The process they applied - single molecule technique (SMT) - is required to measure the shape of proteins that are as wide as a thousandth of a human hair and far too small to be seen with a conventional microscope. The novelty of SMT is that at the level of only one molecule, all the proteins are monitored separately to identify properties that would otherwise get lost in the crowd or "average out". Explains Haldar, "Imagine a big flock of birds in the air that appears green. But when it lands, you find half of the birds are blue while the other half, yellow."
In the experiments, microscopic magnetic beads were used to apply minuscule force (about a trillionth of a pound) to a single immunoglobulin protein - a protein produced mainly by plasma cells in the blood to fight disease-causing bacteria and viruses. "The mild force caused the immunoglobulin to unfold, permitting the trigger factor to bind and modulate the folding process," he says. Then the researchers found that in the presence of the trigger factor, the immunoglobulin folded hundreds of times faster than it would have done otherwise. While it was previously known that trigger factor can recognise unfolded substrates and prevent them from misfolding or forming odd aggregates, this great acceleration of folding time had never been seen before. "Alzheimer's and some types of cancer are directly related to protein misfolding. Thus, it could be useful to understand the molecular mechanism of these disorders," says Haldar.
This provides an important insight by demonstrating an assay or diagnostic test that could be used to study the chaperones to fight against protein misfolding in humans and keep the tissues healthy. "There is also a great interest in compounds that inhibit these chaperones as a new strategy for battling cancerous cells and bacterial infections," he adds. The research was published in the journal Nature Communications.

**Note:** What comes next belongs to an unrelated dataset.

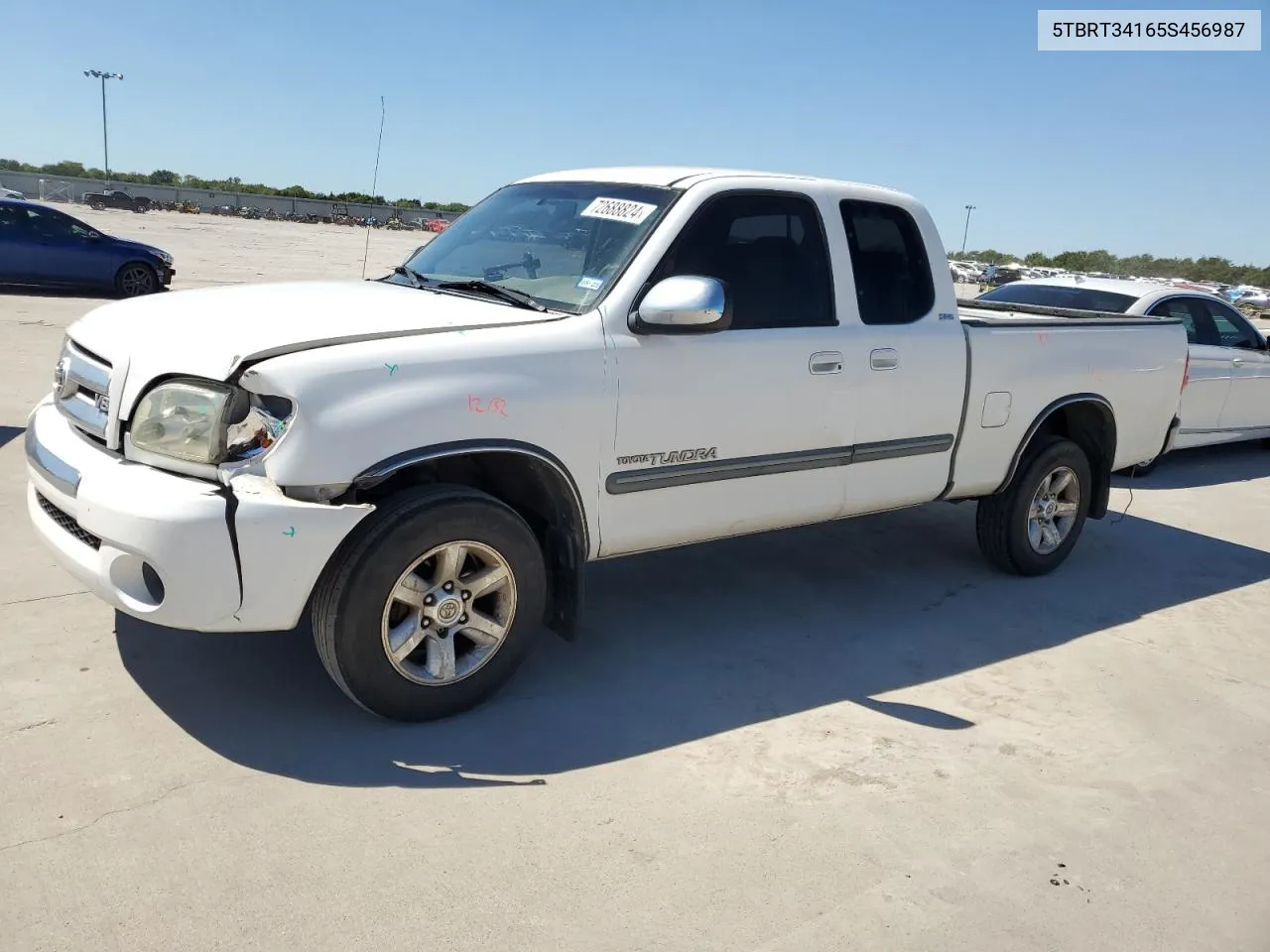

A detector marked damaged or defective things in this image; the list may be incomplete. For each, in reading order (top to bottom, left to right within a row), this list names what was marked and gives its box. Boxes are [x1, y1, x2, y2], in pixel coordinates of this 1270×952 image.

dented hood [66, 275, 559, 411]
damaged front bumper [24, 404, 370, 635]
cracked concrete pavement [2, 207, 1270, 952]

Krishnananda Chattopadhyay, a principal scientist at the Indian Institute of Chemical Biology, Calcutta, thinks this is a significant piece of research. "Previously, using single molecule force spectroscopy techniques (like AFM force spectroscopy), we could monitor a single protein for a few seconds. With this new covalent technology, we could monitor the dynamics of a single protein (for example, unfolding and refolding, formation of intermediates and chemical transformation) for more than a week at biologically relevant force regime. This technique opens a new window to address and solve difficult protein folding questions."
Prof. Md Imtaiyaz Hassan from Jamia Millia Islamia, too, believes this is a landmark work. He says, "Mechanism of molecular chaperones are very complicated. This is a fundamental work showing how the molecular chaperone works under force. This is very important because our proteins are under force in several circumstances, for example when we stretch or run or do any exercise."
Simply put, proteins need a mother figure to chaperone it towards a healthy future. Haldar and his colleagues are trying to ensure that.